------ ПРЕДЛОЖЕННЫЙ ОТРЫВОК

Баччо Бандинелли в своем подражании Микеланджело довел черты его творчества до крайности, притом что манера самого Микеланджело грешила бы крайностями, если бы не присущее ей величие. Этот скульптор создал копию античного Лаокоона, которая, на его взгляд, была прекраснее оригинала. Когда об этих его притязаниях рассказали Микеланджело, тот лишь заметил:

– Трудно обогнать кого-то, если идешь позади него.

Художники восхищались изгибом шеи у Кака. Вероятно,

Баччо Бандинелли также полагал, будто эта деталь – лучшее, что есть в его скульптурной группе, поскольку сразу, как только эта часть была выполнена, он сделал с нее слепок и послал в Рим. Микеланджело, видевший эту копию, сказал только:

– Это хорошо, но подождем, когда будет готово все остальное.

Он не ошибся: остальное, другими словами, торс Кака, справедливо сравнили с мешком, набитым сосновыми шишками.

Микеланджело был не единственный, с кем Баччо Бандинелли разошелся во взглядах на искусство и обменивался колкостями. Бенвенуто Челлини, управлявшийся с кинжалом так же ловко, как с резцом, ненавидел его настолько же сильно, насколько он преклонялся перед Микеланджело. Однажды оба скульптора одновременно оказались во дворце у Козимо I и, несмотря на присутствие великого государя, между ними тут же вспыхнула очередная ссора. Они распалились настолько, что в какой-то момент Бенвенуто показал Бандинелли кинжал и воскликнул: «Баччо, знаешь, что я тебе посоветую? Поищи-ка себе другой свет, потому что, Богом клянусь, из этого я тебя выпровожу». – «В таком случае, – ответил Бандинелли, – предупреди меня об этом заранее, чтобы я успел покаяться в грехах, а не умер бы как собака, иначе, когда я окажусь перед райскими вратами, меня могут принять за тебя!..»

Герцог утихомирил Бенвенуто, заказав ему статую Персея, и успокоил Бандинелли, поручив ему выполнить фигуры Адама и Евы.

------------
------ РАЗДЕЛ ДАННЫХ

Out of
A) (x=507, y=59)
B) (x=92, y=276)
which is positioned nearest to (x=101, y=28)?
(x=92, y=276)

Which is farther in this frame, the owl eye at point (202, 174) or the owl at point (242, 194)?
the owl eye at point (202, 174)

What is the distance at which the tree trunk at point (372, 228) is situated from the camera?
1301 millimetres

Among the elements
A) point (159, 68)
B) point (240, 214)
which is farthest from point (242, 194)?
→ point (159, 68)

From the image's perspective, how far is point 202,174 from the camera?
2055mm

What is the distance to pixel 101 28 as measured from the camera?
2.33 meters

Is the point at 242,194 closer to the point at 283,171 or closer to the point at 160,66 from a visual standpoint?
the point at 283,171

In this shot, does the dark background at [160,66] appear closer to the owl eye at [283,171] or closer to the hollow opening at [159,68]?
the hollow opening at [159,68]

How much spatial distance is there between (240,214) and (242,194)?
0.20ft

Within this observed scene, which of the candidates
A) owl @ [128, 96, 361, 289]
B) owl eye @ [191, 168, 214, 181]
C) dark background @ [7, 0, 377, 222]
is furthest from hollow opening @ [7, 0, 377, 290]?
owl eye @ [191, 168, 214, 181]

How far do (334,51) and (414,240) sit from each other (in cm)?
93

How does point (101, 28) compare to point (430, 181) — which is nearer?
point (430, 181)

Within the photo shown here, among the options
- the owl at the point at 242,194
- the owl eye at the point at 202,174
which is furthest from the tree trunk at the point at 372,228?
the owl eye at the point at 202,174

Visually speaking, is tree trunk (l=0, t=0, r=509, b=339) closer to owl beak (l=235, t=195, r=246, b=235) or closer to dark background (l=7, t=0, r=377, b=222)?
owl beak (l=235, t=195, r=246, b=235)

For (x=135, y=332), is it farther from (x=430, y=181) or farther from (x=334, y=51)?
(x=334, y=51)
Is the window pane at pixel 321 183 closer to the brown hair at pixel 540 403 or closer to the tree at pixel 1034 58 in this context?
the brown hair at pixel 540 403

------------

• ЗАДАНИЕ
Объясните в одном–трех предложениях, почему, согласно отрывку о Баччо Бандинелли, можно предположить, что сам скульптор считал изгиб шеи Кака лучшей деталью своей скульптурной группы.

• ОТВЕТ К ЗАДАНИЮ
Такое предположение основано на том, что Бандинелли сразу после завершения этой части сделал с нее слепок и послал его в Рим.